▶ **What is needed**: For this exercise, return all the data word for word, with images left out.

▶ **Working data**:
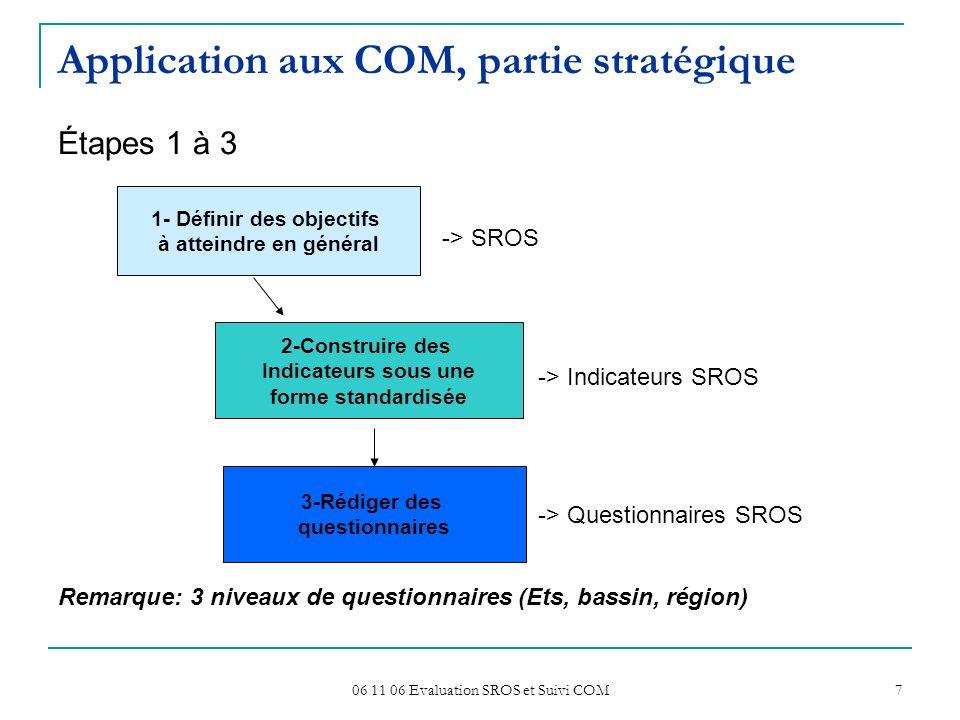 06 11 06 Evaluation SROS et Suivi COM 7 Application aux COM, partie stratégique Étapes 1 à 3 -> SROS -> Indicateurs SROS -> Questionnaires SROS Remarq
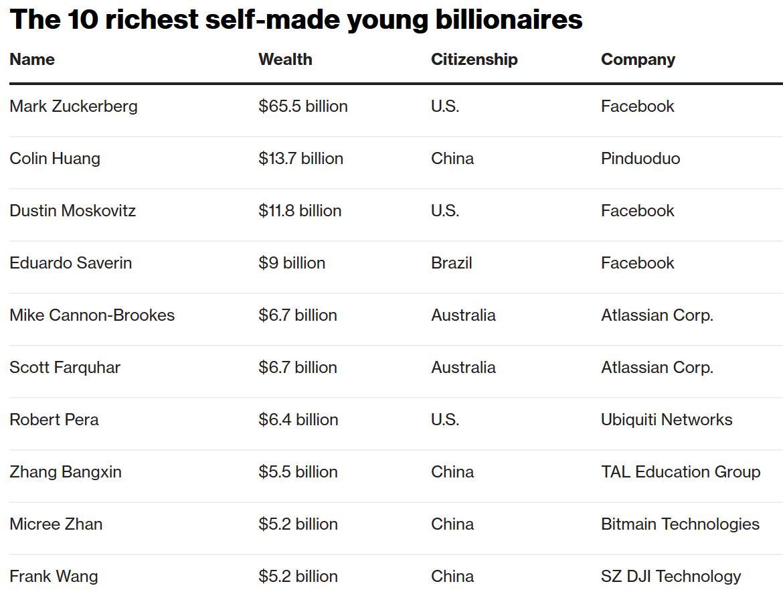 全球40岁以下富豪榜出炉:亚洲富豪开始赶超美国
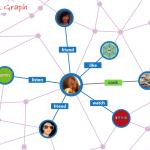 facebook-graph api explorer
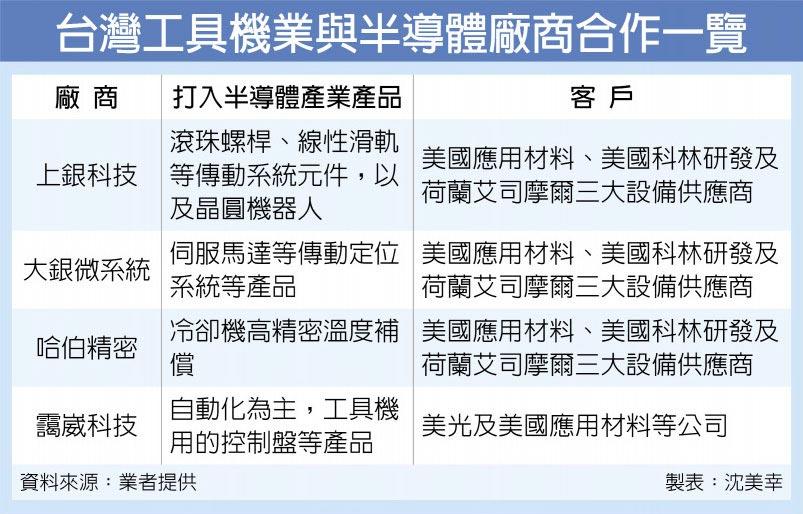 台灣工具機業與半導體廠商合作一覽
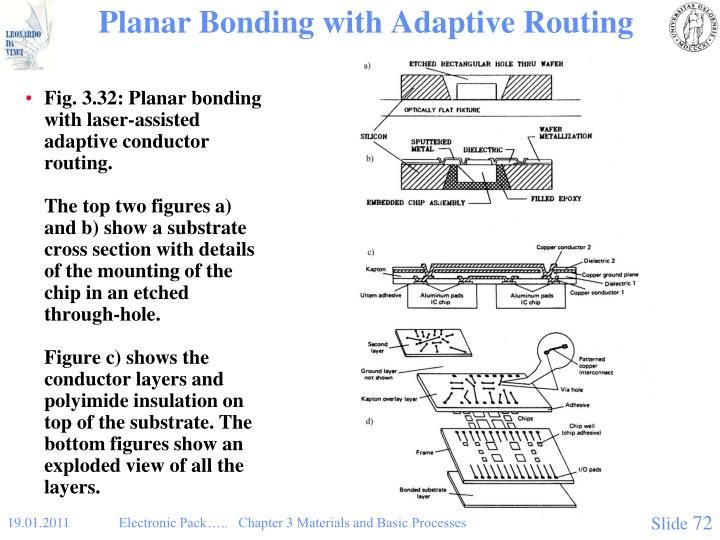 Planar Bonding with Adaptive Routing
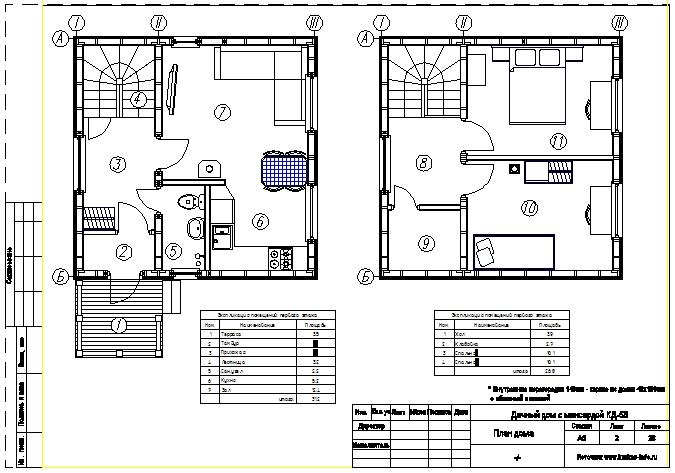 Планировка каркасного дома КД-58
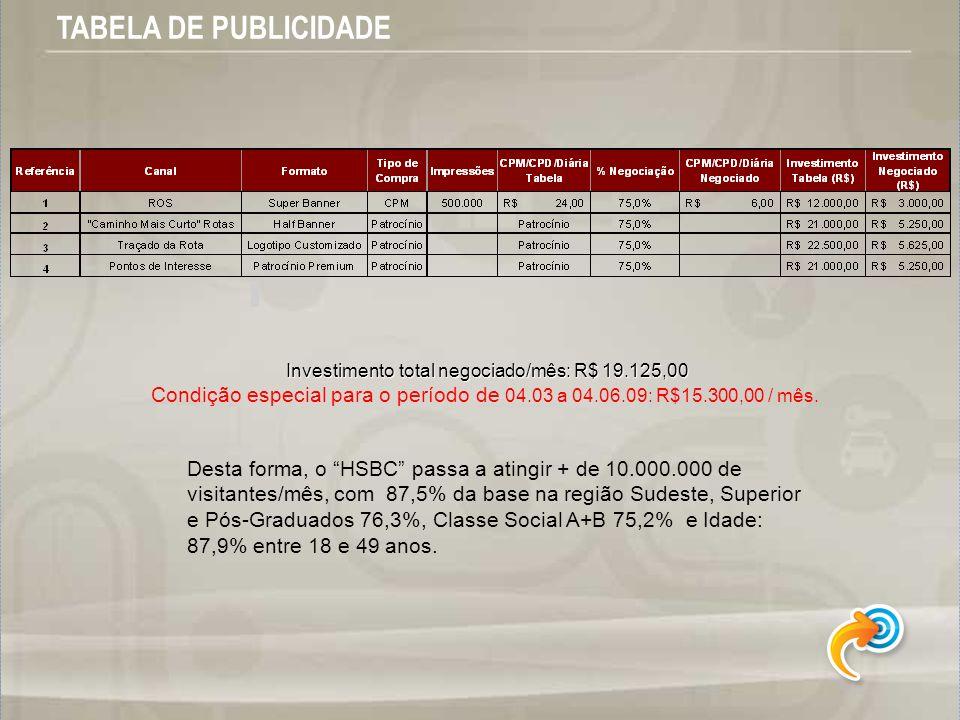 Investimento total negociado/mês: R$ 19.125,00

▶ **Response below**:
 06 11 06 Evaluation SROS et Suivi COM 7 Application aux COM, partie stratégique Étapes 1 à 3 -> SROS -> Indicateurs SROS -> Questionnaires SROS Remarq
 全球40岁以下富豪榜出炉:亚洲富豪开始赶超美国
 facebook-graph api explorer
 台灣工具機業與半導體廠商合作一覽
 Planar Bonding with Adaptive Routing
 Планировка каркасного дома КД-58
 Investimento total negociado/mês: R$ 19.125,00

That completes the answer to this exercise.